> [Blok Teks]
Kehidupan pribadi adalah
segala segi kehidupan seseorang dan keluarganya selain yang terkait dengan
kepentingan publik.
Pasal 10
Wartawan Indonesia segera mencabut, meralat, dan memperbaiki
berita yang keliru dan tidak akurat disertai dengan permintaan maaf kepada
pembaca, pendengar, dan atau pemirsa.
Penafsiran
1.
Segera berarti tindakan
dalam waktu secepat mungkin, baik karena ada maupun tidak ada teguran dari
pihak luar.
2.
Permintaan maaf
disampaikan apabila kesalahan terkait dengan substansi pokok.
Pasal 11
Wartawan Indonesia melayani hak jawab dan hak koreksi secara
proporsional.
Penafsiran
1.

> [Tugas Anda] Ganti "teguran" dengan "peringatan" pada bagian teks tentang kewajiban wartawan di atas, mulai dari "Segera berarti tindakan" sampai "dengan substansi pokok.", lalu tuliskan lagi bagian itu.

> [Cuplikan Data]
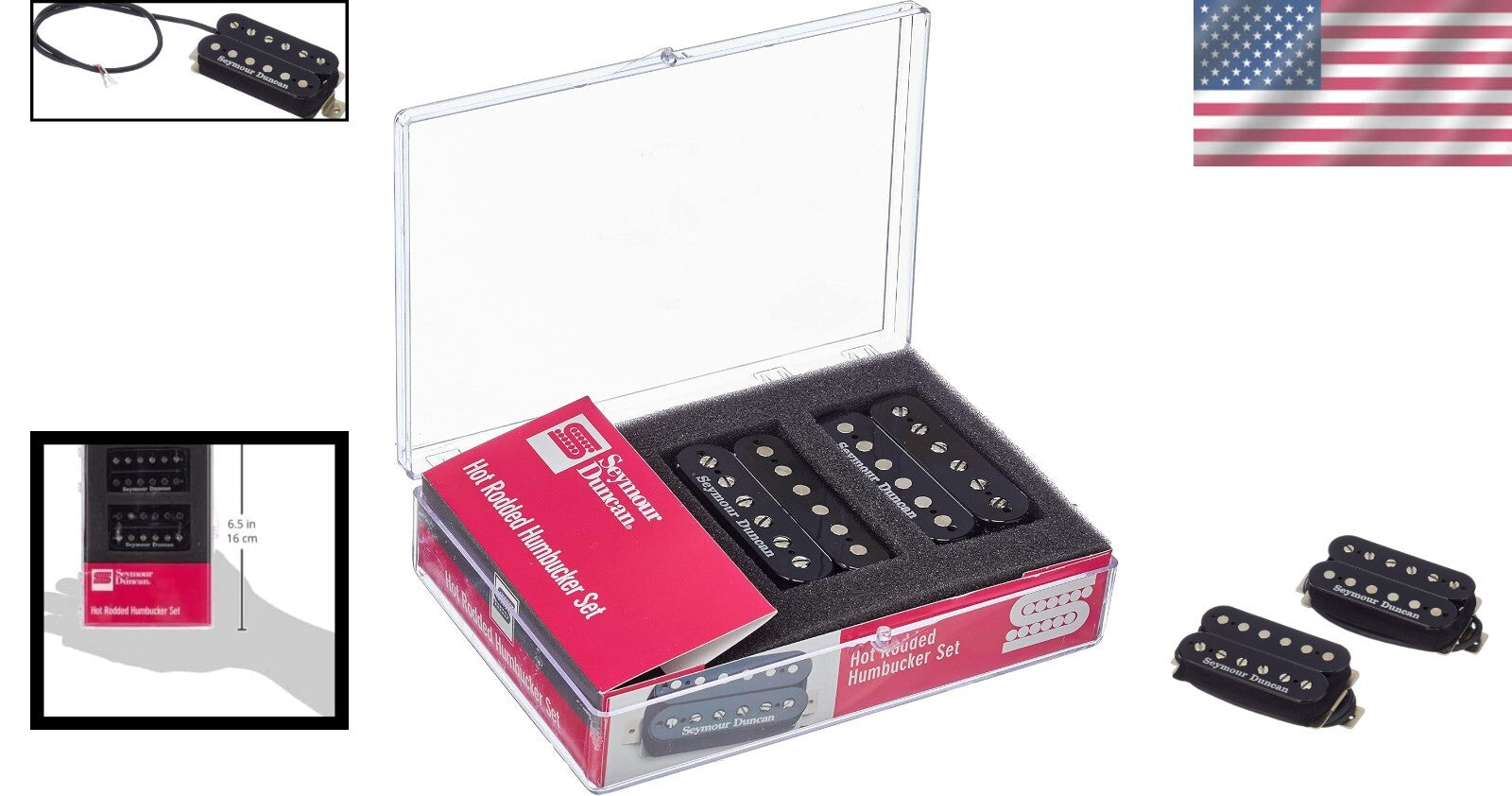 Seymour Duncan JB and Jazz Humbucker Set - Perfect for Blues, Rock & Metal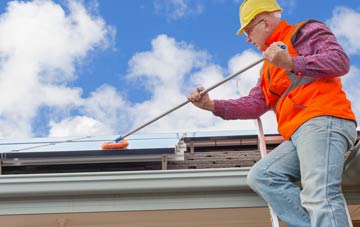 Queen Dart soft wash roof cleaning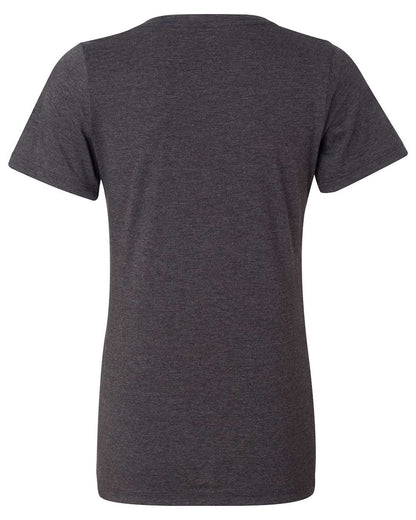 BELLA + CANVAS Women's Relaxed Heather CVC V-Neck Tee - 6405CVC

> [Hasil yang Diharapkan]
Segera berarti tindakan
dalam waktu secepat mungkin, baik karena ada maupun tidak ada peringatan dari
pihak luar.
2.
Permintaan maaf
disampaikan apabila kesalahan terkait dengan substansi pokok.